Artificial intelligence (AI) and robotics process automation (RPA) are here to stay, so as outsourcers and their clients start working the tech into their business strategies, now is the time for legacy contracts to be re-written.
“In the coming years, service provider capabilities around RPA could well be the deal maker when it comes to outsourcing contracts,” Deloitte said in a recent report on the tech. “RPA is expected to play a major part in balancing the role between the various tiers of outsourcing service providers.”
The worldwide market for AI is expected to grow to $16.5 billion in 2019 from $1.6 billion in 2015, increasing more than 60% per year, according to International Data Corp.
The biggest strengths of AI and RPA are the ability to quickly process large amounts of information and learn how to perform repetitive tasks.
Global banking firms have already implemented AI successfully into their search for fraud, as have some doctors, who augment their own skillsets by using it to go through databases of medical images, or even diagnose diseases.
“AI is frightening in the abstract, but becomes quite usual when you use it – very few people think Siri or Amazon is going to take over the world,” said Ed Hansen in a recent webinar hosted by Morgan Lewis. “Many people also underestimate the time it takes for AI platforms to perform; it can take up to a year to get them trained. I’ve actually seen some people name the robots that become FTEs once they’re up to speed.”
It seems that “threatening” objects become much easier to accept in the workplace when they’re called Bob or Susan.
Technological Takeover of BPO
From a BPO point of view, we’re starting to see the limits of labor arbitrage being reached, which is clearly going to affect the industry. These technologies are getting to the point where customers can see the same benefits that are seen from traditional BPO, so providers now need to find the value-add they will bring, over and above just taking processes and automating them.
If the tried-and-true BPO business model is at risk of becoming extinct, how will this play into the contractual side of the coin?
“Setting up continuous improvement or optimization as a service in the contract allows vendors to lay out what is expected of them in terms of innovation,” said Hansen. “For example, you could provide to a customer an innovation program plan every six months that is intended to create cost savings or service improvements.”

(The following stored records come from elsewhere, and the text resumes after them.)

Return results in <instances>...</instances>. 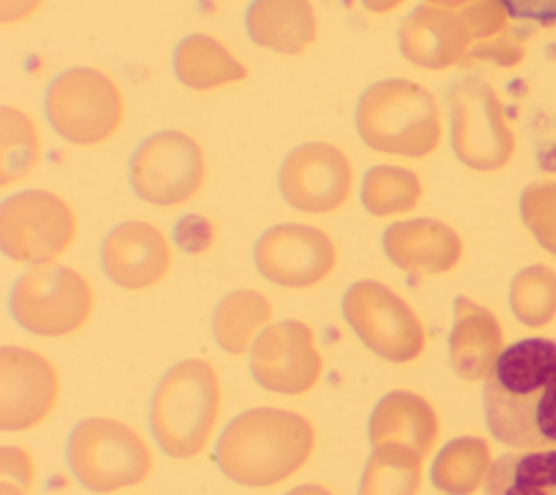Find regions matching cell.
Wrapping results in <instances>:
<instances>
[{"mask_svg": "<svg viewBox=\"0 0 556 495\" xmlns=\"http://www.w3.org/2000/svg\"><path fill=\"white\" fill-rule=\"evenodd\" d=\"M491 436L508 447H556V339L528 337L502 350L484 378Z\"/></svg>", "mask_w": 556, "mask_h": 495, "instance_id": "6da1fadb", "label": "cell"}, {"mask_svg": "<svg viewBox=\"0 0 556 495\" xmlns=\"http://www.w3.org/2000/svg\"><path fill=\"white\" fill-rule=\"evenodd\" d=\"M313 423L287 408L258 406L237 415L222 432L215 458L222 473L250 488H267L300 471L315 452Z\"/></svg>", "mask_w": 556, "mask_h": 495, "instance_id": "7a4b0ae2", "label": "cell"}, {"mask_svg": "<svg viewBox=\"0 0 556 495\" xmlns=\"http://www.w3.org/2000/svg\"><path fill=\"white\" fill-rule=\"evenodd\" d=\"M222 382L202 358H187L165 371L150 402V430L159 447L178 460L200 456L217 426Z\"/></svg>", "mask_w": 556, "mask_h": 495, "instance_id": "3957f363", "label": "cell"}, {"mask_svg": "<svg viewBox=\"0 0 556 495\" xmlns=\"http://www.w3.org/2000/svg\"><path fill=\"white\" fill-rule=\"evenodd\" d=\"M356 130L376 152L421 158L439 143V109L421 85L408 78H387L358 98Z\"/></svg>", "mask_w": 556, "mask_h": 495, "instance_id": "277c9868", "label": "cell"}, {"mask_svg": "<svg viewBox=\"0 0 556 495\" xmlns=\"http://www.w3.org/2000/svg\"><path fill=\"white\" fill-rule=\"evenodd\" d=\"M67 465L91 493L106 495L146 482L154 456L146 439L126 421L89 417L67 439Z\"/></svg>", "mask_w": 556, "mask_h": 495, "instance_id": "5b68a950", "label": "cell"}, {"mask_svg": "<svg viewBox=\"0 0 556 495\" xmlns=\"http://www.w3.org/2000/svg\"><path fill=\"white\" fill-rule=\"evenodd\" d=\"M52 130L74 145H100L124 124V93L96 67H70L52 78L43 98Z\"/></svg>", "mask_w": 556, "mask_h": 495, "instance_id": "8992f818", "label": "cell"}, {"mask_svg": "<svg viewBox=\"0 0 556 495\" xmlns=\"http://www.w3.org/2000/svg\"><path fill=\"white\" fill-rule=\"evenodd\" d=\"M11 315L30 334L61 339L91 319L96 295L91 282L63 263L30 265L13 284Z\"/></svg>", "mask_w": 556, "mask_h": 495, "instance_id": "52a82bcc", "label": "cell"}, {"mask_svg": "<svg viewBox=\"0 0 556 495\" xmlns=\"http://www.w3.org/2000/svg\"><path fill=\"white\" fill-rule=\"evenodd\" d=\"M341 310L361 343L382 360L406 365L421 356L426 347L424 323L389 284L374 278L350 284Z\"/></svg>", "mask_w": 556, "mask_h": 495, "instance_id": "ba28073f", "label": "cell"}, {"mask_svg": "<svg viewBox=\"0 0 556 495\" xmlns=\"http://www.w3.org/2000/svg\"><path fill=\"white\" fill-rule=\"evenodd\" d=\"M76 232L72 204L54 191H17L0 206V248L15 263H52L72 248Z\"/></svg>", "mask_w": 556, "mask_h": 495, "instance_id": "9c48e42d", "label": "cell"}, {"mask_svg": "<svg viewBox=\"0 0 556 495\" xmlns=\"http://www.w3.org/2000/svg\"><path fill=\"white\" fill-rule=\"evenodd\" d=\"M135 195L152 206L191 202L206 182L202 145L182 130H159L135 150L128 167Z\"/></svg>", "mask_w": 556, "mask_h": 495, "instance_id": "30bf717a", "label": "cell"}, {"mask_svg": "<svg viewBox=\"0 0 556 495\" xmlns=\"http://www.w3.org/2000/svg\"><path fill=\"white\" fill-rule=\"evenodd\" d=\"M278 187L291 208L328 215L350 200L354 165L341 148L328 141H308L285 156Z\"/></svg>", "mask_w": 556, "mask_h": 495, "instance_id": "8fae6325", "label": "cell"}, {"mask_svg": "<svg viewBox=\"0 0 556 495\" xmlns=\"http://www.w3.org/2000/svg\"><path fill=\"white\" fill-rule=\"evenodd\" d=\"M250 371L265 391L280 395L308 393L324 373L313 328L302 319L269 323L250 347Z\"/></svg>", "mask_w": 556, "mask_h": 495, "instance_id": "7c38bea8", "label": "cell"}, {"mask_svg": "<svg viewBox=\"0 0 556 495\" xmlns=\"http://www.w3.org/2000/svg\"><path fill=\"white\" fill-rule=\"evenodd\" d=\"M337 245L328 232L308 224H278L267 228L254 245L261 276L285 289H311L334 271Z\"/></svg>", "mask_w": 556, "mask_h": 495, "instance_id": "4fadbf2b", "label": "cell"}, {"mask_svg": "<svg viewBox=\"0 0 556 495\" xmlns=\"http://www.w3.org/2000/svg\"><path fill=\"white\" fill-rule=\"evenodd\" d=\"M61 393L56 365L22 345L0 347V428L22 432L43 423Z\"/></svg>", "mask_w": 556, "mask_h": 495, "instance_id": "5bb4252c", "label": "cell"}, {"mask_svg": "<svg viewBox=\"0 0 556 495\" xmlns=\"http://www.w3.org/2000/svg\"><path fill=\"white\" fill-rule=\"evenodd\" d=\"M174 252L165 232L141 219L117 224L102 243L100 263L106 278L128 291L156 287L172 267Z\"/></svg>", "mask_w": 556, "mask_h": 495, "instance_id": "9a60e30c", "label": "cell"}, {"mask_svg": "<svg viewBox=\"0 0 556 495\" xmlns=\"http://www.w3.org/2000/svg\"><path fill=\"white\" fill-rule=\"evenodd\" d=\"M441 432L437 408L419 393L397 389L378 399L369 417L371 447H393L428 458Z\"/></svg>", "mask_w": 556, "mask_h": 495, "instance_id": "2e32d148", "label": "cell"}, {"mask_svg": "<svg viewBox=\"0 0 556 495\" xmlns=\"http://www.w3.org/2000/svg\"><path fill=\"white\" fill-rule=\"evenodd\" d=\"M382 248L395 267L417 276H439L454 269L463 252L458 234L430 217L391 224L382 234Z\"/></svg>", "mask_w": 556, "mask_h": 495, "instance_id": "e0dca14e", "label": "cell"}, {"mask_svg": "<svg viewBox=\"0 0 556 495\" xmlns=\"http://www.w3.org/2000/svg\"><path fill=\"white\" fill-rule=\"evenodd\" d=\"M245 30L256 46L295 56L315 43L319 20L311 0H252L245 11Z\"/></svg>", "mask_w": 556, "mask_h": 495, "instance_id": "ac0fdd59", "label": "cell"}, {"mask_svg": "<svg viewBox=\"0 0 556 495\" xmlns=\"http://www.w3.org/2000/svg\"><path fill=\"white\" fill-rule=\"evenodd\" d=\"M504 337L497 319L476 302L456 297L450 332L452 369L469 382L484 380L502 354Z\"/></svg>", "mask_w": 556, "mask_h": 495, "instance_id": "d6986e66", "label": "cell"}, {"mask_svg": "<svg viewBox=\"0 0 556 495\" xmlns=\"http://www.w3.org/2000/svg\"><path fill=\"white\" fill-rule=\"evenodd\" d=\"M174 74L193 91H215L248 78V65L213 35L193 33L174 50Z\"/></svg>", "mask_w": 556, "mask_h": 495, "instance_id": "ffe728a7", "label": "cell"}, {"mask_svg": "<svg viewBox=\"0 0 556 495\" xmlns=\"http://www.w3.org/2000/svg\"><path fill=\"white\" fill-rule=\"evenodd\" d=\"M271 315V302L261 291H230L219 300L213 310V337L224 352L232 356H243L252 347L256 337L269 326Z\"/></svg>", "mask_w": 556, "mask_h": 495, "instance_id": "44dd1931", "label": "cell"}, {"mask_svg": "<svg viewBox=\"0 0 556 495\" xmlns=\"http://www.w3.org/2000/svg\"><path fill=\"white\" fill-rule=\"evenodd\" d=\"M493 467L491 447L482 436L463 434L447 441L432 460L430 480L443 495H473Z\"/></svg>", "mask_w": 556, "mask_h": 495, "instance_id": "7402d4cb", "label": "cell"}, {"mask_svg": "<svg viewBox=\"0 0 556 495\" xmlns=\"http://www.w3.org/2000/svg\"><path fill=\"white\" fill-rule=\"evenodd\" d=\"M484 495H556V447L510 452L493 460Z\"/></svg>", "mask_w": 556, "mask_h": 495, "instance_id": "603a6c76", "label": "cell"}, {"mask_svg": "<svg viewBox=\"0 0 556 495\" xmlns=\"http://www.w3.org/2000/svg\"><path fill=\"white\" fill-rule=\"evenodd\" d=\"M397 41L404 59L413 65L441 69L454 56L456 33L447 13L432 4H421L402 22Z\"/></svg>", "mask_w": 556, "mask_h": 495, "instance_id": "cb8c5ba5", "label": "cell"}, {"mask_svg": "<svg viewBox=\"0 0 556 495\" xmlns=\"http://www.w3.org/2000/svg\"><path fill=\"white\" fill-rule=\"evenodd\" d=\"M421 200L419 176L400 165H374L361 185V202L374 217L410 213Z\"/></svg>", "mask_w": 556, "mask_h": 495, "instance_id": "d4e9b609", "label": "cell"}, {"mask_svg": "<svg viewBox=\"0 0 556 495\" xmlns=\"http://www.w3.org/2000/svg\"><path fill=\"white\" fill-rule=\"evenodd\" d=\"M41 161V137L28 113L0 109V185L7 189L26 178Z\"/></svg>", "mask_w": 556, "mask_h": 495, "instance_id": "484cf974", "label": "cell"}, {"mask_svg": "<svg viewBox=\"0 0 556 495\" xmlns=\"http://www.w3.org/2000/svg\"><path fill=\"white\" fill-rule=\"evenodd\" d=\"M421 462L424 458L410 452L371 447L358 495H417L421 486Z\"/></svg>", "mask_w": 556, "mask_h": 495, "instance_id": "4316f807", "label": "cell"}, {"mask_svg": "<svg viewBox=\"0 0 556 495\" xmlns=\"http://www.w3.org/2000/svg\"><path fill=\"white\" fill-rule=\"evenodd\" d=\"M515 315L526 326H543L556 310V280L545 269H528L517 276L510 291Z\"/></svg>", "mask_w": 556, "mask_h": 495, "instance_id": "83f0119b", "label": "cell"}, {"mask_svg": "<svg viewBox=\"0 0 556 495\" xmlns=\"http://www.w3.org/2000/svg\"><path fill=\"white\" fill-rule=\"evenodd\" d=\"M176 243L189 254H202L213 245V224L202 215H187L176 224Z\"/></svg>", "mask_w": 556, "mask_h": 495, "instance_id": "f1b7e54d", "label": "cell"}, {"mask_svg": "<svg viewBox=\"0 0 556 495\" xmlns=\"http://www.w3.org/2000/svg\"><path fill=\"white\" fill-rule=\"evenodd\" d=\"M0 475L4 482L17 484V486L30 491V486L35 482V465H33L30 454L17 445H2Z\"/></svg>", "mask_w": 556, "mask_h": 495, "instance_id": "f546056e", "label": "cell"}, {"mask_svg": "<svg viewBox=\"0 0 556 495\" xmlns=\"http://www.w3.org/2000/svg\"><path fill=\"white\" fill-rule=\"evenodd\" d=\"M500 7L515 20L556 24V0H497Z\"/></svg>", "mask_w": 556, "mask_h": 495, "instance_id": "4dcf8cb0", "label": "cell"}, {"mask_svg": "<svg viewBox=\"0 0 556 495\" xmlns=\"http://www.w3.org/2000/svg\"><path fill=\"white\" fill-rule=\"evenodd\" d=\"M46 0H0V22L4 26L33 17Z\"/></svg>", "mask_w": 556, "mask_h": 495, "instance_id": "1f68e13d", "label": "cell"}, {"mask_svg": "<svg viewBox=\"0 0 556 495\" xmlns=\"http://www.w3.org/2000/svg\"><path fill=\"white\" fill-rule=\"evenodd\" d=\"M369 13L374 15H387L397 11L406 0H358Z\"/></svg>", "mask_w": 556, "mask_h": 495, "instance_id": "d6a6232c", "label": "cell"}, {"mask_svg": "<svg viewBox=\"0 0 556 495\" xmlns=\"http://www.w3.org/2000/svg\"><path fill=\"white\" fill-rule=\"evenodd\" d=\"M285 495H334L330 488H326L324 484H313V482H308V484H298V486H293L291 491H287Z\"/></svg>", "mask_w": 556, "mask_h": 495, "instance_id": "836d02e7", "label": "cell"}, {"mask_svg": "<svg viewBox=\"0 0 556 495\" xmlns=\"http://www.w3.org/2000/svg\"><path fill=\"white\" fill-rule=\"evenodd\" d=\"M0 495H30L28 488H22L17 484H11V482H0Z\"/></svg>", "mask_w": 556, "mask_h": 495, "instance_id": "e575fe53", "label": "cell"}, {"mask_svg": "<svg viewBox=\"0 0 556 495\" xmlns=\"http://www.w3.org/2000/svg\"><path fill=\"white\" fill-rule=\"evenodd\" d=\"M428 4H454V2H458V0H426Z\"/></svg>", "mask_w": 556, "mask_h": 495, "instance_id": "d590c367", "label": "cell"}]
</instances>
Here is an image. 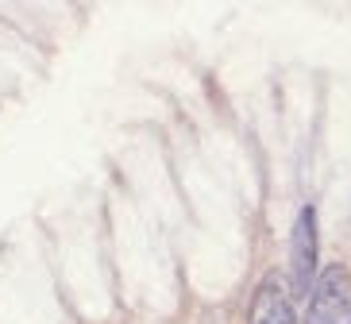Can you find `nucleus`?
Returning <instances> with one entry per match:
<instances>
[{
  "mask_svg": "<svg viewBox=\"0 0 351 324\" xmlns=\"http://www.w3.org/2000/svg\"><path fill=\"white\" fill-rule=\"evenodd\" d=\"M305 324H351V286H348V271L328 266L320 274L317 290L309 297V313Z\"/></svg>",
  "mask_w": 351,
  "mask_h": 324,
  "instance_id": "obj_1",
  "label": "nucleus"
},
{
  "mask_svg": "<svg viewBox=\"0 0 351 324\" xmlns=\"http://www.w3.org/2000/svg\"><path fill=\"white\" fill-rule=\"evenodd\" d=\"M289 262H293V290H298V297H313V290H317V212L309 205L301 209L298 228H293Z\"/></svg>",
  "mask_w": 351,
  "mask_h": 324,
  "instance_id": "obj_2",
  "label": "nucleus"
},
{
  "mask_svg": "<svg viewBox=\"0 0 351 324\" xmlns=\"http://www.w3.org/2000/svg\"><path fill=\"white\" fill-rule=\"evenodd\" d=\"M251 324H298V316H293V301H289L282 278H267V282L255 290V301H251Z\"/></svg>",
  "mask_w": 351,
  "mask_h": 324,
  "instance_id": "obj_3",
  "label": "nucleus"
}]
</instances>
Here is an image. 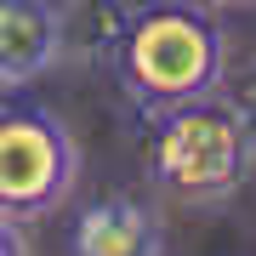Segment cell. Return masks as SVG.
I'll list each match as a JSON object with an SVG mask.
<instances>
[{
    "label": "cell",
    "instance_id": "6da1fadb",
    "mask_svg": "<svg viewBox=\"0 0 256 256\" xmlns=\"http://www.w3.org/2000/svg\"><path fill=\"white\" fill-rule=\"evenodd\" d=\"M108 68L142 114H165L222 86L228 40H222V23L210 18V6L200 0H142V6H131Z\"/></svg>",
    "mask_w": 256,
    "mask_h": 256
},
{
    "label": "cell",
    "instance_id": "7a4b0ae2",
    "mask_svg": "<svg viewBox=\"0 0 256 256\" xmlns=\"http://www.w3.org/2000/svg\"><path fill=\"white\" fill-rule=\"evenodd\" d=\"M148 182H154L165 200L210 210L222 200H234L239 188L250 182L256 165V137L245 131L222 92L176 102L165 114H148Z\"/></svg>",
    "mask_w": 256,
    "mask_h": 256
},
{
    "label": "cell",
    "instance_id": "3957f363",
    "mask_svg": "<svg viewBox=\"0 0 256 256\" xmlns=\"http://www.w3.org/2000/svg\"><path fill=\"white\" fill-rule=\"evenodd\" d=\"M80 176V148L52 108L0 102V216L34 222L68 200Z\"/></svg>",
    "mask_w": 256,
    "mask_h": 256
},
{
    "label": "cell",
    "instance_id": "277c9868",
    "mask_svg": "<svg viewBox=\"0 0 256 256\" xmlns=\"http://www.w3.org/2000/svg\"><path fill=\"white\" fill-rule=\"evenodd\" d=\"M74 256H165V222L160 210L137 194H102L80 205L68 228Z\"/></svg>",
    "mask_w": 256,
    "mask_h": 256
},
{
    "label": "cell",
    "instance_id": "5b68a950",
    "mask_svg": "<svg viewBox=\"0 0 256 256\" xmlns=\"http://www.w3.org/2000/svg\"><path fill=\"white\" fill-rule=\"evenodd\" d=\"M63 57V6L57 0H0V92L40 80Z\"/></svg>",
    "mask_w": 256,
    "mask_h": 256
},
{
    "label": "cell",
    "instance_id": "8992f818",
    "mask_svg": "<svg viewBox=\"0 0 256 256\" xmlns=\"http://www.w3.org/2000/svg\"><path fill=\"white\" fill-rule=\"evenodd\" d=\"M126 18H131V6H120V0H74L63 12V52L86 57V63H114Z\"/></svg>",
    "mask_w": 256,
    "mask_h": 256
},
{
    "label": "cell",
    "instance_id": "52a82bcc",
    "mask_svg": "<svg viewBox=\"0 0 256 256\" xmlns=\"http://www.w3.org/2000/svg\"><path fill=\"white\" fill-rule=\"evenodd\" d=\"M222 102L245 120V131L256 137V57H239V63H228V74H222Z\"/></svg>",
    "mask_w": 256,
    "mask_h": 256
},
{
    "label": "cell",
    "instance_id": "ba28073f",
    "mask_svg": "<svg viewBox=\"0 0 256 256\" xmlns=\"http://www.w3.org/2000/svg\"><path fill=\"white\" fill-rule=\"evenodd\" d=\"M0 256H28L23 234H18V222H6V216H0Z\"/></svg>",
    "mask_w": 256,
    "mask_h": 256
},
{
    "label": "cell",
    "instance_id": "9c48e42d",
    "mask_svg": "<svg viewBox=\"0 0 256 256\" xmlns=\"http://www.w3.org/2000/svg\"><path fill=\"white\" fill-rule=\"evenodd\" d=\"M200 6H250V0H200Z\"/></svg>",
    "mask_w": 256,
    "mask_h": 256
}]
</instances>
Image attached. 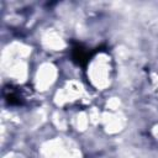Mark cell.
Listing matches in <instances>:
<instances>
[{
  "instance_id": "7a4b0ae2",
  "label": "cell",
  "mask_w": 158,
  "mask_h": 158,
  "mask_svg": "<svg viewBox=\"0 0 158 158\" xmlns=\"http://www.w3.org/2000/svg\"><path fill=\"white\" fill-rule=\"evenodd\" d=\"M4 94H5V98H6V101L10 105H20L22 102V98H21L19 90H16V89H12V88L5 89Z\"/></svg>"
},
{
  "instance_id": "6da1fadb",
  "label": "cell",
  "mask_w": 158,
  "mask_h": 158,
  "mask_svg": "<svg viewBox=\"0 0 158 158\" xmlns=\"http://www.w3.org/2000/svg\"><path fill=\"white\" fill-rule=\"evenodd\" d=\"M90 57H91V53L86 48H84L80 43H75L73 46V48H72V58L79 65H85Z\"/></svg>"
}]
</instances>
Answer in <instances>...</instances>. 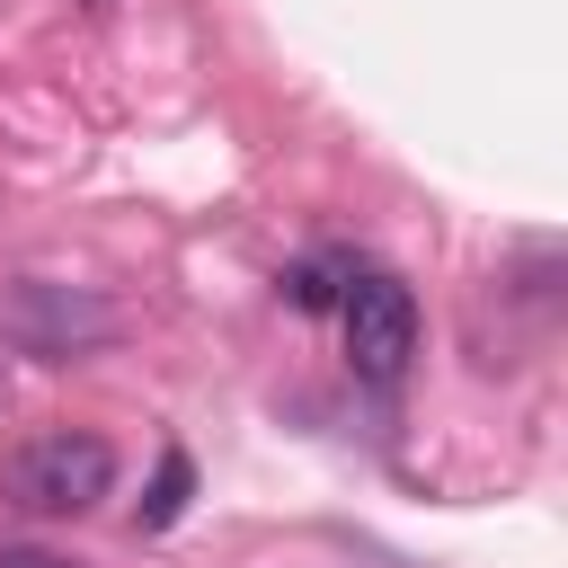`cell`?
Masks as SVG:
<instances>
[{
	"instance_id": "cell-2",
	"label": "cell",
	"mask_w": 568,
	"mask_h": 568,
	"mask_svg": "<svg viewBox=\"0 0 568 568\" xmlns=\"http://www.w3.org/2000/svg\"><path fill=\"white\" fill-rule=\"evenodd\" d=\"M337 328H346L355 382L390 390V382L408 373V355H417V293H408L399 275H382V266H355L346 293H337Z\"/></svg>"
},
{
	"instance_id": "cell-1",
	"label": "cell",
	"mask_w": 568,
	"mask_h": 568,
	"mask_svg": "<svg viewBox=\"0 0 568 568\" xmlns=\"http://www.w3.org/2000/svg\"><path fill=\"white\" fill-rule=\"evenodd\" d=\"M106 488H115V453L89 426H44L9 453V497L27 515H89Z\"/></svg>"
},
{
	"instance_id": "cell-5",
	"label": "cell",
	"mask_w": 568,
	"mask_h": 568,
	"mask_svg": "<svg viewBox=\"0 0 568 568\" xmlns=\"http://www.w3.org/2000/svg\"><path fill=\"white\" fill-rule=\"evenodd\" d=\"M0 568H80V559H62V550H0Z\"/></svg>"
},
{
	"instance_id": "cell-3",
	"label": "cell",
	"mask_w": 568,
	"mask_h": 568,
	"mask_svg": "<svg viewBox=\"0 0 568 568\" xmlns=\"http://www.w3.org/2000/svg\"><path fill=\"white\" fill-rule=\"evenodd\" d=\"M186 497H195V462L169 444L160 470H151V488H142V506H133V524H142V532H169V524L186 515Z\"/></svg>"
},
{
	"instance_id": "cell-4",
	"label": "cell",
	"mask_w": 568,
	"mask_h": 568,
	"mask_svg": "<svg viewBox=\"0 0 568 568\" xmlns=\"http://www.w3.org/2000/svg\"><path fill=\"white\" fill-rule=\"evenodd\" d=\"M346 275H355V257H311V266L284 275V293H293V311H337Z\"/></svg>"
}]
</instances>
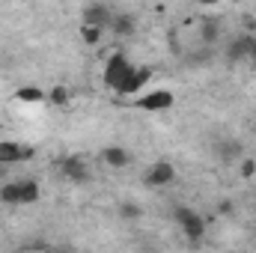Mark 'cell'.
I'll return each instance as SVG.
<instances>
[{
    "instance_id": "3957f363",
    "label": "cell",
    "mask_w": 256,
    "mask_h": 253,
    "mask_svg": "<svg viewBox=\"0 0 256 253\" xmlns=\"http://www.w3.org/2000/svg\"><path fill=\"white\" fill-rule=\"evenodd\" d=\"M131 68H134V66L128 63L126 54H110V60L104 63V84L116 92V86L128 78V72H131Z\"/></svg>"
},
{
    "instance_id": "e0dca14e",
    "label": "cell",
    "mask_w": 256,
    "mask_h": 253,
    "mask_svg": "<svg viewBox=\"0 0 256 253\" xmlns=\"http://www.w3.org/2000/svg\"><path fill=\"white\" fill-rule=\"evenodd\" d=\"M80 39H84V45L96 48V45L104 39V27H90V24H80Z\"/></svg>"
},
{
    "instance_id": "d6986e66",
    "label": "cell",
    "mask_w": 256,
    "mask_h": 253,
    "mask_svg": "<svg viewBox=\"0 0 256 253\" xmlns=\"http://www.w3.org/2000/svg\"><path fill=\"white\" fill-rule=\"evenodd\" d=\"M140 214H143V208H140L137 202H131V200L120 202V218H122V220H137Z\"/></svg>"
},
{
    "instance_id": "ac0fdd59",
    "label": "cell",
    "mask_w": 256,
    "mask_h": 253,
    "mask_svg": "<svg viewBox=\"0 0 256 253\" xmlns=\"http://www.w3.org/2000/svg\"><path fill=\"white\" fill-rule=\"evenodd\" d=\"M212 57H214V48H206V45H202V51H196V54H191V57H188V66H194V68H202V66L212 63Z\"/></svg>"
},
{
    "instance_id": "5b68a950",
    "label": "cell",
    "mask_w": 256,
    "mask_h": 253,
    "mask_svg": "<svg viewBox=\"0 0 256 253\" xmlns=\"http://www.w3.org/2000/svg\"><path fill=\"white\" fill-rule=\"evenodd\" d=\"M173 104H176V96H173L170 90H152L149 96L137 98V108H140V110H149V114H164V110H170Z\"/></svg>"
},
{
    "instance_id": "30bf717a",
    "label": "cell",
    "mask_w": 256,
    "mask_h": 253,
    "mask_svg": "<svg viewBox=\"0 0 256 253\" xmlns=\"http://www.w3.org/2000/svg\"><path fill=\"white\" fill-rule=\"evenodd\" d=\"M214 152H218V161H224V164H232V161H238V158L244 155V149H242V143H238L236 137H224V140H218Z\"/></svg>"
},
{
    "instance_id": "4fadbf2b",
    "label": "cell",
    "mask_w": 256,
    "mask_h": 253,
    "mask_svg": "<svg viewBox=\"0 0 256 253\" xmlns=\"http://www.w3.org/2000/svg\"><path fill=\"white\" fill-rule=\"evenodd\" d=\"M0 161L9 164V167L27 161V158H24V146H21V143H12V140H0Z\"/></svg>"
},
{
    "instance_id": "52a82bcc",
    "label": "cell",
    "mask_w": 256,
    "mask_h": 253,
    "mask_svg": "<svg viewBox=\"0 0 256 253\" xmlns=\"http://www.w3.org/2000/svg\"><path fill=\"white\" fill-rule=\"evenodd\" d=\"M60 173L74 185H86L90 182V167H86V161L80 155H66L60 161Z\"/></svg>"
},
{
    "instance_id": "7a4b0ae2",
    "label": "cell",
    "mask_w": 256,
    "mask_h": 253,
    "mask_svg": "<svg viewBox=\"0 0 256 253\" xmlns=\"http://www.w3.org/2000/svg\"><path fill=\"white\" fill-rule=\"evenodd\" d=\"M224 60L226 63H242V60H256V36L254 33H242L232 36L224 48Z\"/></svg>"
},
{
    "instance_id": "ffe728a7",
    "label": "cell",
    "mask_w": 256,
    "mask_h": 253,
    "mask_svg": "<svg viewBox=\"0 0 256 253\" xmlns=\"http://www.w3.org/2000/svg\"><path fill=\"white\" fill-rule=\"evenodd\" d=\"M238 170H242L244 179H254L256 176V158H244V155H242V167H238Z\"/></svg>"
},
{
    "instance_id": "ba28073f",
    "label": "cell",
    "mask_w": 256,
    "mask_h": 253,
    "mask_svg": "<svg viewBox=\"0 0 256 253\" xmlns=\"http://www.w3.org/2000/svg\"><path fill=\"white\" fill-rule=\"evenodd\" d=\"M152 74H155V72H152L149 66H140V68L134 66V68L128 72V78L116 86V92H120V96H134V92H140V90L152 80Z\"/></svg>"
},
{
    "instance_id": "cb8c5ba5",
    "label": "cell",
    "mask_w": 256,
    "mask_h": 253,
    "mask_svg": "<svg viewBox=\"0 0 256 253\" xmlns=\"http://www.w3.org/2000/svg\"><path fill=\"white\" fill-rule=\"evenodd\" d=\"M196 3H200V6H218L220 0H196Z\"/></svg>"
},
{
    "instance_id": "9a60e30c",
    "label": "cell",
    "mask_w": 256,
    "mask_h": 253,
    "mask_svg": "<svg viewBox=\"0 0 256 253\" xmlns=\"http://www.w3.org/2000/svg\"><path fill=\"white\" fill-rule=\"evenodd\" d=\"M15 98H18V102H24V104H42L48 96H45V90H42V86H21V90L15 92Z\"/></svg>"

Mistakes to Avoid in New Contracts
Customer-side negotiators are at risk of making some serious mistakes when negotiating for AI or RPA innovations. This often occurs because of the amount of work that goes into implementing these solutions.
“It’s pretty tempting to try to negotiate away any of the transformation activities that have to occur in order for the change to take place,” said Hansen, “but, to achieve the costs savings, you will have to implement some pretty serious technical solutions and process engineering. From a contractual point of view, it’s the right move, but from a business point of view, there has to be a certain amount of transformation in order to realize these benefits.”
Most existing contracts were not originally negotiated to contemplate RPA and AI, but may have some flexibility if there are terms for sharing cost savings between client and vendor, or if there is a bench-marking provision in place.
With cost, it’s vital to determine who picks up the tab if things go wrong. “Any new introduction of automation during the course of the agreement should trigger a discussion of additional pricing reductions,” said Paul Roy, Partner at law firm Mayer Brown, during an interview with Bloomberg. “Determining where the balance is between those alternatives will be important for customers who want to achieve cost savings while mitigating risks.”
The industry knows that it’s only a matter of time before a substantial AI takeover happens, so preparing or amending your outsourcing agreements and contracts should be up there on your priority list.